## [Written instruction]
Copy out every line of the records below word for word, leaving the pictures out of your answer.

## [Data extract]
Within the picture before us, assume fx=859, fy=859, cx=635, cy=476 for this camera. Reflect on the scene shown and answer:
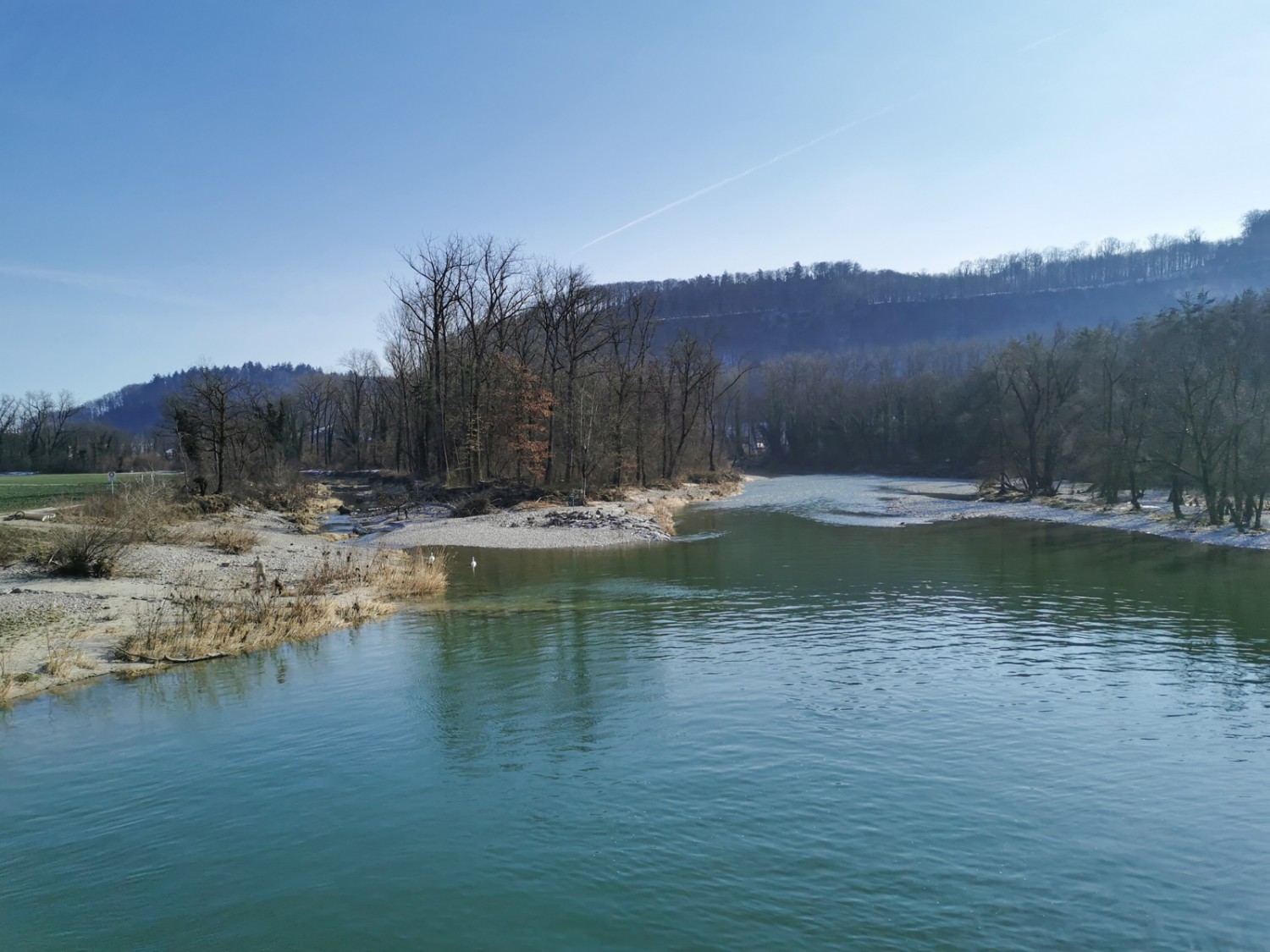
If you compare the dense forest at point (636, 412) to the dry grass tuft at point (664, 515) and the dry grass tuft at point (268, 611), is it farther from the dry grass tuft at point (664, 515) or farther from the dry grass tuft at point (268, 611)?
the dry grass tuft at point (268, 611)

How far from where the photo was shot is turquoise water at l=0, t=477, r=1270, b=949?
7.90 m

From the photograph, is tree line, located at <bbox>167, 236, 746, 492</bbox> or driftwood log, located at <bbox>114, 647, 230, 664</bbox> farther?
tree line, located at <bbox>167, 236, 746, 492</bbox>

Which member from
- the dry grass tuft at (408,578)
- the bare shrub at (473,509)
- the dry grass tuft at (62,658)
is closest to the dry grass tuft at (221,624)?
the dry grass tuft at (62,658)

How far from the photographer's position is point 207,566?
86.0ft

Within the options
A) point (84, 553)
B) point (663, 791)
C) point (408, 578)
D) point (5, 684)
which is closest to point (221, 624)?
point (5, 684)

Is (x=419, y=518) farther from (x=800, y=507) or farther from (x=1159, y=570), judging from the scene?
(x=1159, y=570)

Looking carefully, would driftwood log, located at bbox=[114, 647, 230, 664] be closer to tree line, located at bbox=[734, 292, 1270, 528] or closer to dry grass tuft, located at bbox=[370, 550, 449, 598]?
dry grass tuft, located at bbox=[370, 550, 449, 598]

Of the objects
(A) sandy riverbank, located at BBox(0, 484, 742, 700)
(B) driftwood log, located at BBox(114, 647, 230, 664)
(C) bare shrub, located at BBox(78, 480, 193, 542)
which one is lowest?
(B) driftwood log, located at BBox(114, 647, 230, 664)

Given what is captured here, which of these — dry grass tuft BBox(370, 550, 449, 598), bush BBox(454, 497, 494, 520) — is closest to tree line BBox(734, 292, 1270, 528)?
bush BBox(454, 497, 494, 520)

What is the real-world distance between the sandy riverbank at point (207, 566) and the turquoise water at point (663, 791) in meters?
2.17

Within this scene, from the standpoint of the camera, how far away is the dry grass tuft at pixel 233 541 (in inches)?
1178

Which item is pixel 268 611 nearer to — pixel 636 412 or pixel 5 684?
pixel 5 684

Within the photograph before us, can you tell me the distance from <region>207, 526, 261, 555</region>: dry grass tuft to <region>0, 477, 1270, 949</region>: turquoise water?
12.1 meters

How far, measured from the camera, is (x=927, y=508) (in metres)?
53.2
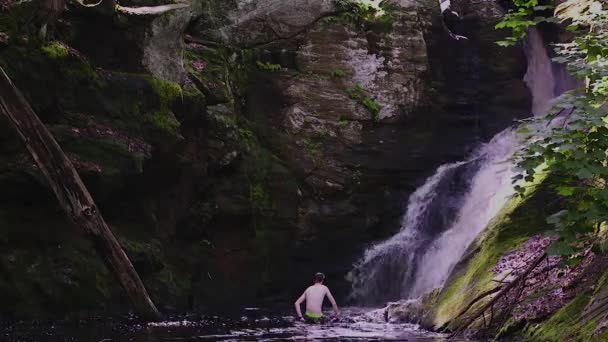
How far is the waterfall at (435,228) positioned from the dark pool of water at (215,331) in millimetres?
4512

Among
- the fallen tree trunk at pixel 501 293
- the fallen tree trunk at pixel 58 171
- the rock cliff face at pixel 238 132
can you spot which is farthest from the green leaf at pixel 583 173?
the rock cliff face at pixel 238 132

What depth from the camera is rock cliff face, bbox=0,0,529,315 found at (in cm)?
1376

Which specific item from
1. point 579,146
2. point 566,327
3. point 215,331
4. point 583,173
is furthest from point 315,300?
point 583,173

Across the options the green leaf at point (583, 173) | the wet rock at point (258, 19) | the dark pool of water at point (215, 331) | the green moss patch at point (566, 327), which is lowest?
the dark pool of water at point (215, 331)

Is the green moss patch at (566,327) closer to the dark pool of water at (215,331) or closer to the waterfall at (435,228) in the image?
the dark pool of water at (215,331)

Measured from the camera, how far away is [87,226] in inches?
392

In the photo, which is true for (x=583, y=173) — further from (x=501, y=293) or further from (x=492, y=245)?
(x=492, y=245)

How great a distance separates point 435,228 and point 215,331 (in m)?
9.60

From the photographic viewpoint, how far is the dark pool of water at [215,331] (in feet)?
35.4

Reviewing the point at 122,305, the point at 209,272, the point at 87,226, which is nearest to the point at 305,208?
the point at 209,272

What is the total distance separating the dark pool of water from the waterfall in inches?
178

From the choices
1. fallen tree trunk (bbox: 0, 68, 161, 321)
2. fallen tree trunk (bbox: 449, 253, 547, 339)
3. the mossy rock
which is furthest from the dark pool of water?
fallen tree trunk (bbox: 0, 68, 161, 321)

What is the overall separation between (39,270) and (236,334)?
458 cm

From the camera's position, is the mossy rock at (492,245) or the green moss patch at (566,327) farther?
the mossy rock at (492,245)
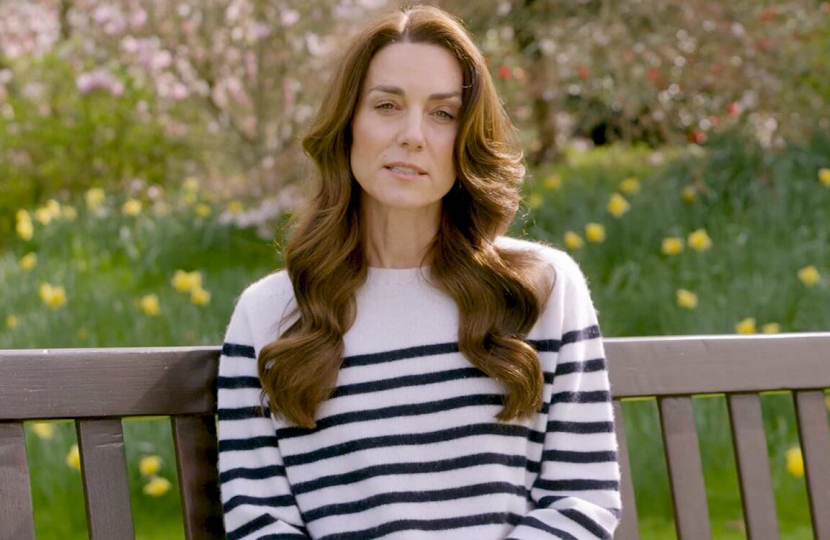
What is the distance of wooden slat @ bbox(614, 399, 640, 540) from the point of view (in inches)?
87.4

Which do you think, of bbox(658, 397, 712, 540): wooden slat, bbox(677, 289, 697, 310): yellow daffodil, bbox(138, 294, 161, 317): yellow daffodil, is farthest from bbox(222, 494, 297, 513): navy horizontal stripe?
bbox(677, 289, 697, 310): yellow daffodil

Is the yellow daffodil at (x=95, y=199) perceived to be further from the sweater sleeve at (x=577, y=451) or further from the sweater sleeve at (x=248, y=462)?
the sweater sleeve at (x=577, y=451)

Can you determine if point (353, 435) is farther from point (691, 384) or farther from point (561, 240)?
point (561, 240)

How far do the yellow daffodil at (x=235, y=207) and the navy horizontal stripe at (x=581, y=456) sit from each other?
3414 mm

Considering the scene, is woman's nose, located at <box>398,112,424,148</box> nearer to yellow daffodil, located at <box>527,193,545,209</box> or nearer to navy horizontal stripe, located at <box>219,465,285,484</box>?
navy horizontal stripe, located at <box>219,465,285,484</box>

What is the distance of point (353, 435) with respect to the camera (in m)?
1.99

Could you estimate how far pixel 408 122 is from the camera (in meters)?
1.97

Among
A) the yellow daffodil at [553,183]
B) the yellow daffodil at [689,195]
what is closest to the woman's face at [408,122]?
the yellow daffodil at [689,195]

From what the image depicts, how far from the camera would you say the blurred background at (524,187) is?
3.87 m

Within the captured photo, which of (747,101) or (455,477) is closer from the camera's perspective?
(455,477)

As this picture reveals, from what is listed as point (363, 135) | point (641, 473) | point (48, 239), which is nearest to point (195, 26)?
point (48, 239)

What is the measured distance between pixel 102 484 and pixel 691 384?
1117 mm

## [Solution for this exercise]
Within the picture before us, assume fx=859, fy=859, cx=635, cy=476 for this camera. Reflect on the scene shown and answer:
If you compare the dense forest at point (636, 412) to the dry grass tuft at point (664, 515) and the dry grass tuft at point (268, 611), is it farther from the dry grass tuft at point (664, 515) or farther from the dry grass tuft at point (268, 611)?
the dry grass tuft at point (268, 611)

How far from where the photo was shot is turquoise water at l=0, t=477, r=1270, b=949?
7.90 m

From the photograph, is tree line, located at <bbox>167, 236, 746, 492</bbox> or driftwood log, located at <bbox>114, 647, 230, 664</bbox> farther?
tree line, located at <bbox>167, 236, 746, 492</bbox>

Which member from
- the dry grass tuft at (408,578)
- the bare shrub at (473,509)
- the dry grass tuft at (62,658)
is closest to the dry grass tuft at (221,624)?
the dry grass tuft at (62,658)

How far from the photographer's position is point 207,566?
86.0ft

Within the options
A) point (84, 553)
B) point (663, 791)
C) point (408, 578)
D) point (5, 684)
which is closest to point (221, 624)?
point (5, 684)

Is (x=419, y=518) farther from (x=800, y=507) or farther from (x=1159, y=570), judging from the scene?
(x=1159, y=570)

Looking carefully, would driftwood log, located at bbox=[114, 647, 230, 664] be closer to tree line, located at bbox=[734, 292, 1270, 528] or closer to dry grass tuft, located at bbox=[370, 550, 449, 598]?
dry grass tuft, located at bbox=[370, 550, 449, 598]

Of the objects
(A) sandy riverbank, located at BBox(0, 484, 742, 700)
(B) driftwood log, located at BBox(114, 647, 230, 664)
(C) bare shrub, located at BBox(78, 480, 193, 542)
which one is lowest?
(B) driftwood log, located at BBox(114, 647, 230, 664)

Given what is captured here, which of these — dry grass tuft BBox(370, 550, 449, 598), bush BBox(454, 497, 494, 520) — is closest to tree line BBox(734, 292, 1270, 528)?
bush BBox(454, 497, 494, 520)

What is the real-world distance between the sandy riverbank at point (207, 566) and the turquoise water at point (663, 791) in meters?
2.17

Within this scene, from the standpoint of the camera, how far away is the dry grass tuft at pixel 233 541 (in inches)?
1178

Which item is pixel 268 611 nearer to — pixel 636 412 or pixel 5 684?
pixel 5 684

Within the photograph before us, can you tell me the distance from <region>207, 526, 261, 555</region>: dry grass tuft to <region>0, 477, 1270, 949</region>: turquoise water?
12.1 meters

How far, measured from the camera, is (x=927, y=508) (in metres)?
53.2
How far is the waterfall at (435,228) positioned from the dark pool of water at (215,331) in millimetres?
4512

Among
- the fallen tree trunk at pixel 501 293
- the fallen tree trunk at pixel 58 171
- the rock cliff face at pixel 238 132
can you spot which is farthest from the green leaf at pixel 583 173?
the rock cliff face at pixel 238 132

What depth from the camera is rock cliff face, bbox=0,0,529,315 found at (in cm)?
1376

Which specific item from
1. point 579,146
2. point 566,327
3. point 215,331
4. point 583,173
is furthest from point 315,300?
point 583,173

Across the options the green leaf at point (583, 173) | the wet rock at point (258, 19) | the dark pool of water at point (215, 331) | the green moss patch at point (566, 327), which is lowest?
the dark pool of water at point (215, 331)

Is the green moss patch at (566,327) closer to the dark pool of water at (215,331) or closer to the waterfall at (435,228) in the image?
the dark pool of water at (215,331)

Measured from the camera, how far away is [87,226] in inches?
392

In the photo, which is true for (x=583, y=173) — further from (x=501, y=293) or further from (x=492, y=245)?
(x=492, y=245)

How great a distance separates point 435,228 and point 215,331 (in m)?
9.60

From the photographic viewpoint, how far is the dark pool of water at [215,331] (in feet)?
35.4

Reviewing the point at 122,305, the point at 209,272, the point at 87,226, which is nearest to the point at 305,208?
the point at 209,272

What is the total distance separating the dark pool of water from the waterfall in inches?
178

From the choices
1. fallen tree trunk (bbox: 0, 68, 161, 321)
2. fallen tree trunk (bbox: 449, 253, 547, 339)
3. the mossy rock
which is furthest from the dark pool of water?
fallen tree trunk (bbox: 0, 68, 161, 321)

What is the overall separation between (39,270) and (236,334)?
458 cm

From the camera's position, is the mossy rock at (492,245) or the green moss patch at (566,327) farther?
the mossy rock at (492,245)
What is the distance of wooden slat @ bbox(614, 399, 640, 540) from the point of view (in inches)?
87.4

Which do you think, of bbox(658, 397, 712, 540): wooden slat, bbox(677, 289, 697, 310): yellow daffodil, bbox(138, 294, 161, 317): yellow daffodil, is farthest from bbox(222, 494, 297, 513): navy horizontal stripe?
bbox(677, 289, 697, 310): yellow daffodil

Is the yellow daffodil at (x=95, y=199) perceived to be further from the sweater sleeve at (x=577, y=451) or further from the sweater sleeve at (x=248, y=462)?
the sweater sleeve at (x=577, y=451)

Can you determine if point (353, 435) is farther from point (691, 384) or farther from point (561, 240)?
point (561, 240)

How far do the yellow daffodil at (x=235, y=207) and the navy horizontal stripe at (x=581, y=456) sit from each other?
3414 mm

Considering the scene, is woman's nose, located at <box>398,112,424,148</box> nearer to yellow daffodil, located at <box>527,193,545,209</box> or nearer to navy horizontal stripe, located at <box>219,465,285,484</box>?
navy horizontal stripe, located at <box>219,465,285,484</box>

What is the distance of point (353, 435) with respect to the camera (in m)?
1.99

Could you estimate how far pixel 408 122 is from the camera (in meters)?
1.97

Among
A) the yellow daffodil at [553,183]
B) the yellow daffodil at [689,195]
what is closest to the woman's face at [408,122]?
the yellow daffodil at [689,195]

From what the image depicts, how far from the camera would you say the blurred background at (524,187) is?
3.87 m

Within the captured photo, which of (747,101) or (455,477) is closer from the camera's perspective?
(455,477)

As this picture reveals, from what is listed as point (363, 135) | point (641, 473) | point (48, 239), which is nearest to point (195, 26)?
point (48, 239)

What is the measured distance between pixel 102 484 and pixel 691 384?
1117 mm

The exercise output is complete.